Manchuria missionary, Dr Joseph M Hunter, is honoured
The Presbyterian Moderator, Rt Rev Dr Charles McMullen, has received a special plaque in memory of the first Irish Presbyterian medical missionary to Manchuria in China, Dr Joseph M Hunter.
Pastor Chuanyu Ren, Chief Pastor of Christian Church of Liaozhong District Shenyang City, presented Dr McMullen with the plaque, which is in Mandarin and English, to mark the 150th anniversary of the founding of the medical mission.
Shenyang is the largest city and provincial capital of Liaoning Province, one of the People’s Republic of China’s three north eastern provinces in a part of the country formerly known as Manchuria. The Christian Church of Liaozhong District Shenyang City is an officially registered church and has 10,000 members across 16 branches. There are over 200,000 Christians in total living in Shenyang City.
“This year, 150 years ago, Dr Joseph M Hunter arrived in China.”
Speaking through an interpreter, Pastor Ren said, “This year, 150 years ago, Dr Hunter arrived in China. We really appreciate what he did for us, for China and the Chinese Christian Church. My mission has been to do something to honour the memory and legacy of Dr Hunter so we do not forget our history.
It is written ‘what we sow in tears and reap with songs of joy’, and I say truly from my heart that we should give big thanks to those who came, like Dr Hunter, and others too who gave their lives, so I really wanted to come to Ireland to say thank you and give you this plaque on behalf of the Christian community of Liaozhong District.”
Travelling with his wife, Yue Bai, who is also a pastor, their daughter Tianle and their translator, Catherine Qiufen Li, Pastor Ren said that he had a family connection with Dr Hunter. For 20 years one of his great uncles was the principal of the first school that Dr Hunter founded in 1870.
The Manchurian mission was established following resolutions to the 1867 General Assembly of the Presbyterian Church in Ireland. Volunteers were then encouraged to take part and Rev Hugh Waddell of Glenarm and Dr Hunter and his wife Elizabeth Jane, responded, sailing for China in February 1869. They landed at the port of Newchwang (now Yingkou) in April of the same year and quickly set up a Mission Station, which came to include a small dispensary, a church, and a school.
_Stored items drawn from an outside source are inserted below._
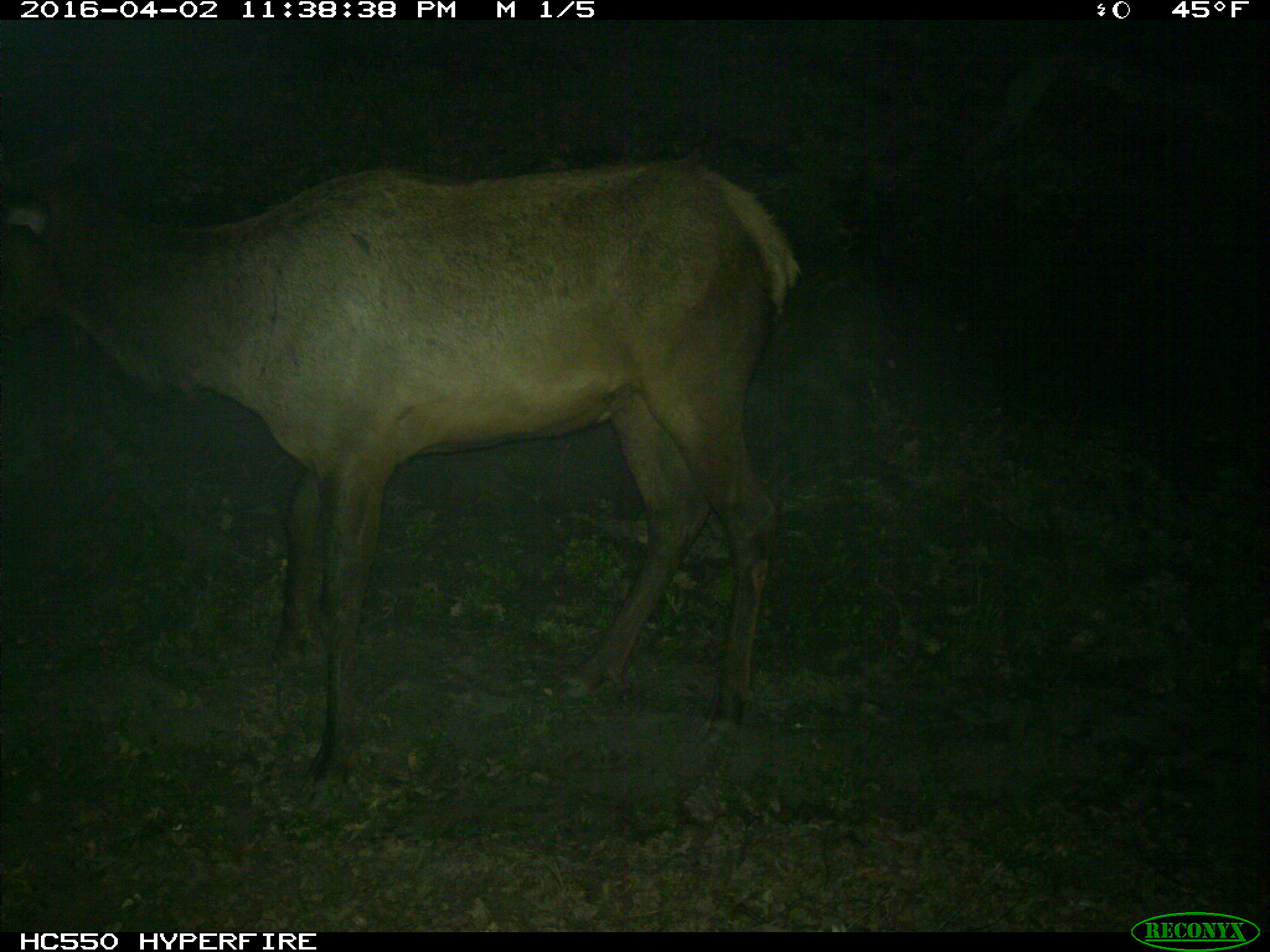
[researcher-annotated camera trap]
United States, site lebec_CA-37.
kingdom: Animalia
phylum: Chordata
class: Mammalia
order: Artiodactyla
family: Cervidae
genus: Cervus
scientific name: Cervus canadensis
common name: elk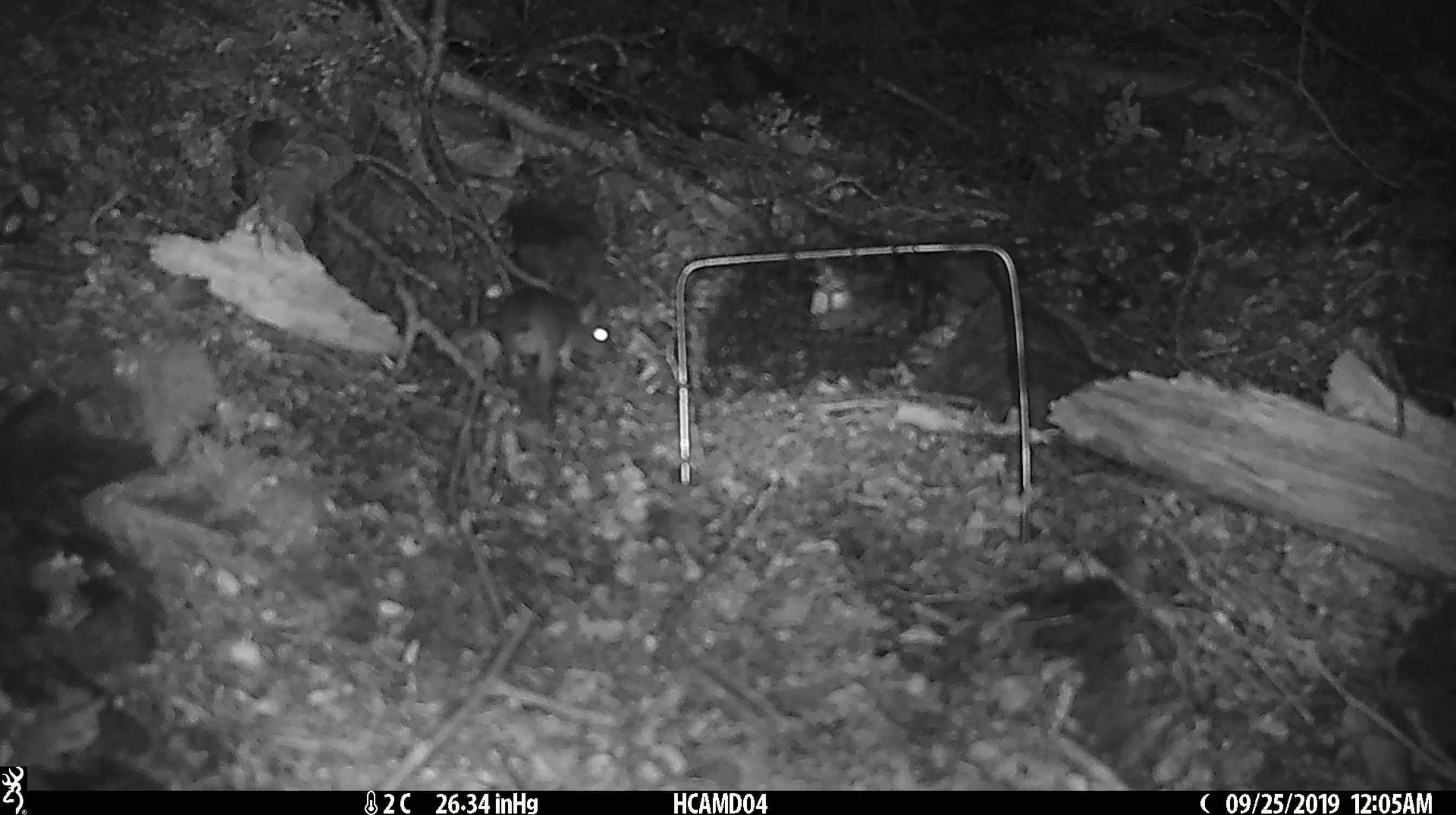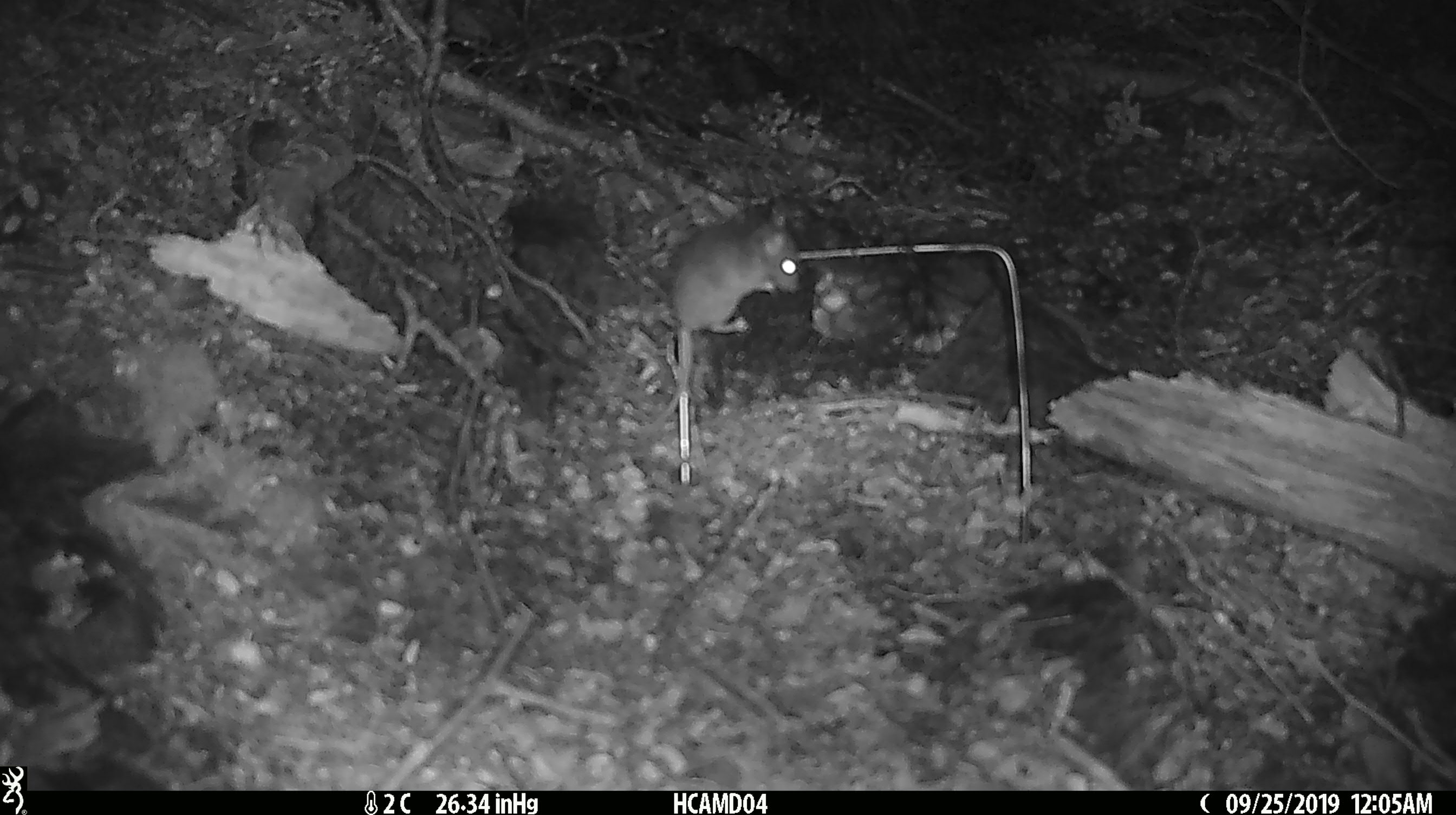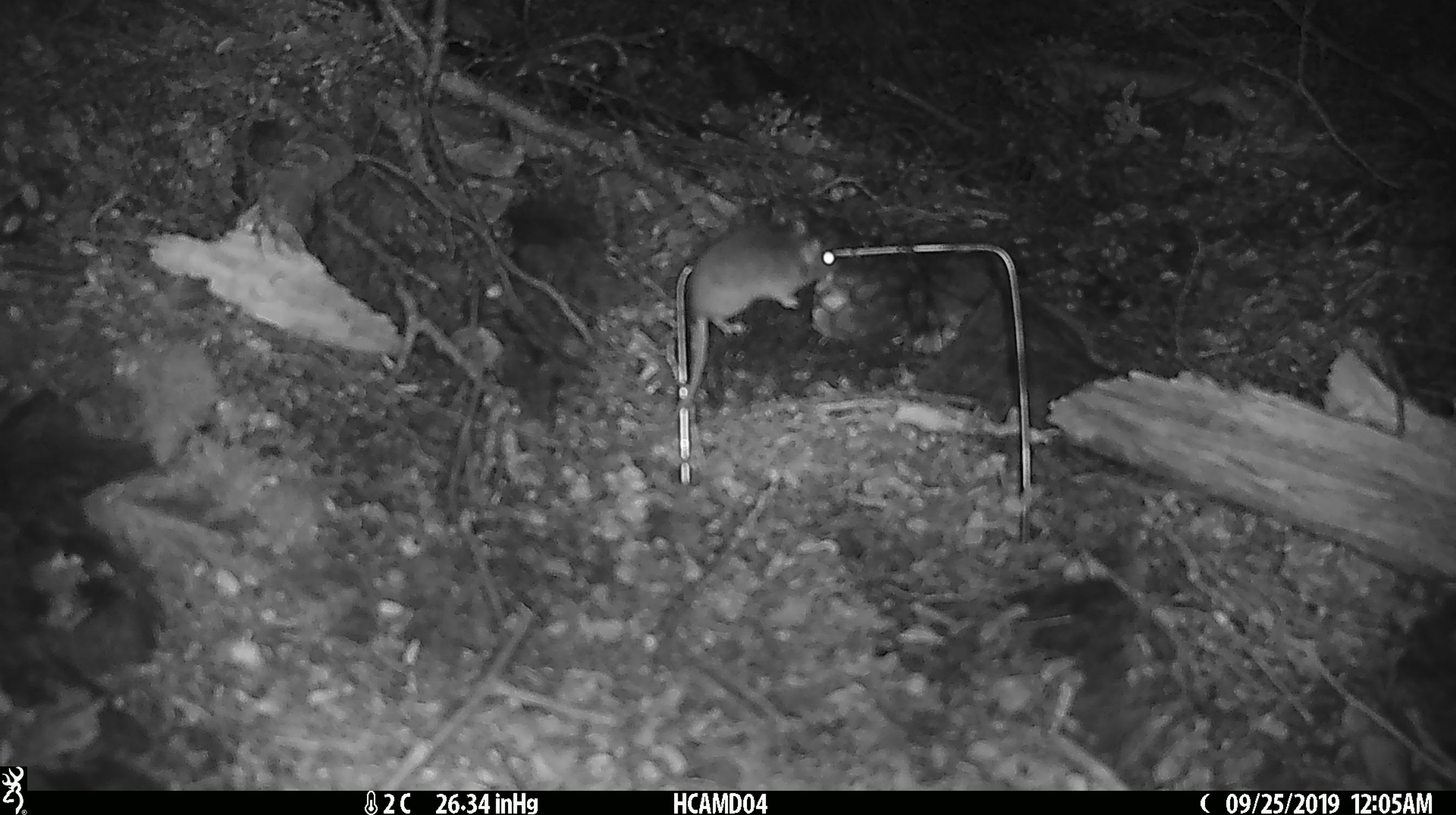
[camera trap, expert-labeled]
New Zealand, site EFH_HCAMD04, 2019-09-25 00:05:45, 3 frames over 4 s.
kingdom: Animalia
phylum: Chordata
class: Mammalia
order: Rodentia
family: Muridae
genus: Mus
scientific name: Mus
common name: mouse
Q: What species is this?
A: Mouse (Mus).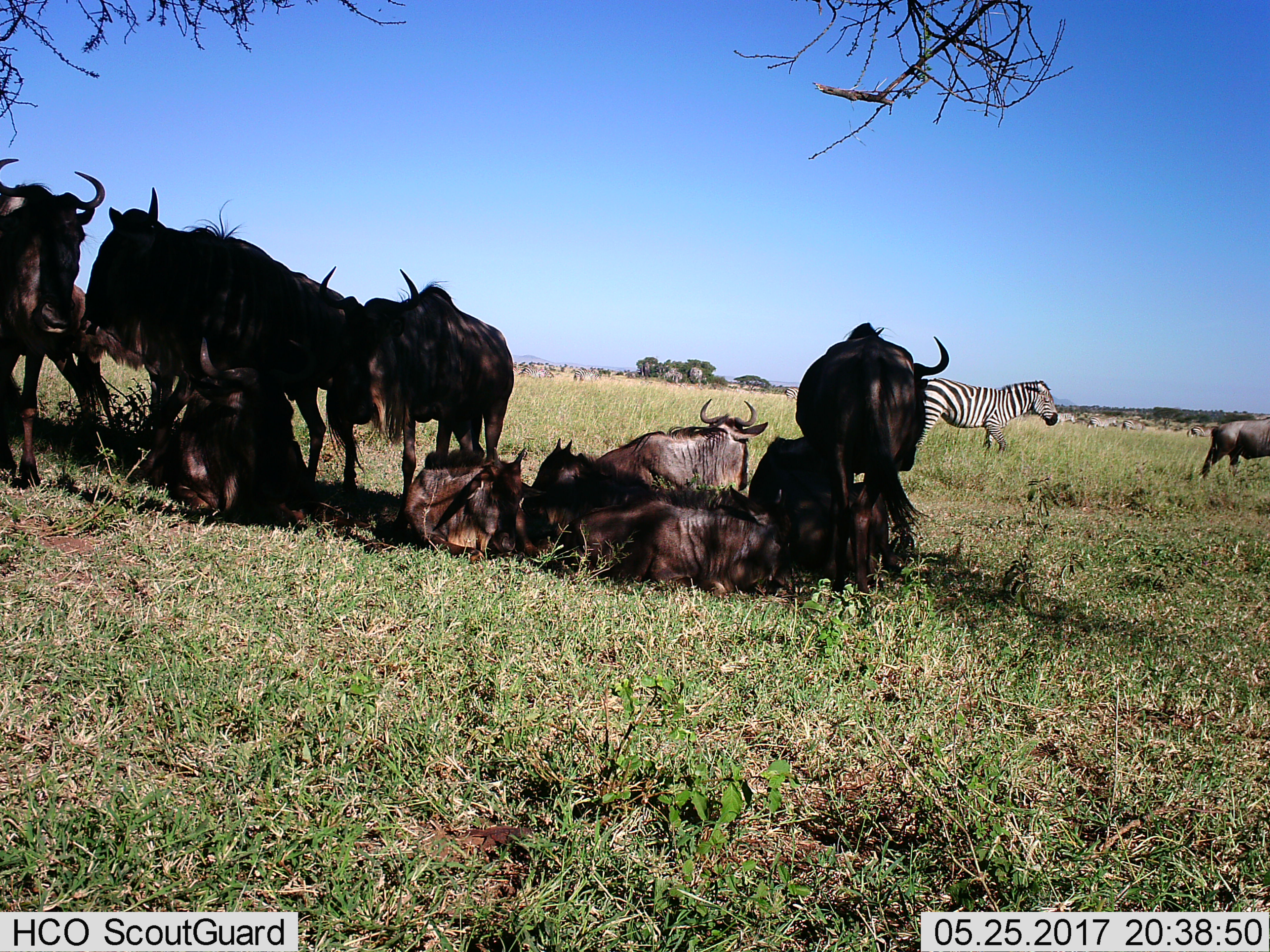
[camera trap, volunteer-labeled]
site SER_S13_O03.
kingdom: Animalia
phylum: Chordata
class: Mammalia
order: Artiodactyla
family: Bovidae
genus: Connochaetes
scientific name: Connochaetes taurinus taurinus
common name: blue wildebeest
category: wildebeestblue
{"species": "wildebeestblue (blue wildebeest) (Connochaetes taurinus taurinus)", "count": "11-50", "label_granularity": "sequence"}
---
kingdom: Animalia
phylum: Chordata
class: Mammalia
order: Perissodactyla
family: Equidae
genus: Equus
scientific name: Equus quagga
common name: plains zebra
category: zebraplains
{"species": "zebraplains (plains zebra) (Equus quagga)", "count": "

Two years after they arrived in Manchuria, Mrs Hunter died of tuberculosis, leaving an infant son, John, who was brought back to Ireland by Rev Hugh Waddell who had to return for health reasons. Dr Hunter remained in China, spending 15 years working in the dispensary, travelling widely, preaching, selling literature and giving out tracts. Sadly, he died while returning home in 1884. He was buried at sea aged 51.
Receiving the plaque, Dr McMullen explained to Pastor Ren that in the late 1980s his wife Barbara had been sent by PCI as an English teacher to China, where she spent two years, “This is an unexpected, but very welcome gift which acknowledges a deep sense of heartfelt gratitude that is still felt by our brothers and sisters in Christ in north east China for the work, mission and legacy of Irish Presbyterians. I am greatly honoured to receive this special gift on behalf of the General Assembly.
I understand that from the time of Dr Hunter and Rev Waddell until the last missionaries left Manchuria nearly 70 years ago, our Church sent over 90 men and women to that part of the country. This included one of my predecessors as Moderator, Dr Jack Weir, who was the last missionary to leave in 1950.
Today our denomination as a whole, and our local congregations across Ireland, support many people in key roles in different countries around the world, including our 29 global mission workers. Today global mission is still an intrinsic part of our Irish Presbyterian DNA,” he said.
Pastor Ren’s 12-day visit also included a meeting at Union Theological College as part of his research project on Irish Presbyterians in Manchuria. As Dean of Religions Department at the Minorities in North China Cultural Research Centre of Shenyang Normal University, he is leading a team researching and writing a number of books on the missionaries.
A special event will be held in China to mark the 150th anniversary.
In August 2019, a special event will be held in Shenyang City to mark the 150th anniversary of the arrival of Rev Hugh Waddell & Dr Hunter in Manchuria and also Rev Dr John Ross, a Scottish missionary who arrived after the Irish Presbyterians in the 1870s. PCI will also hold an event in the autumn.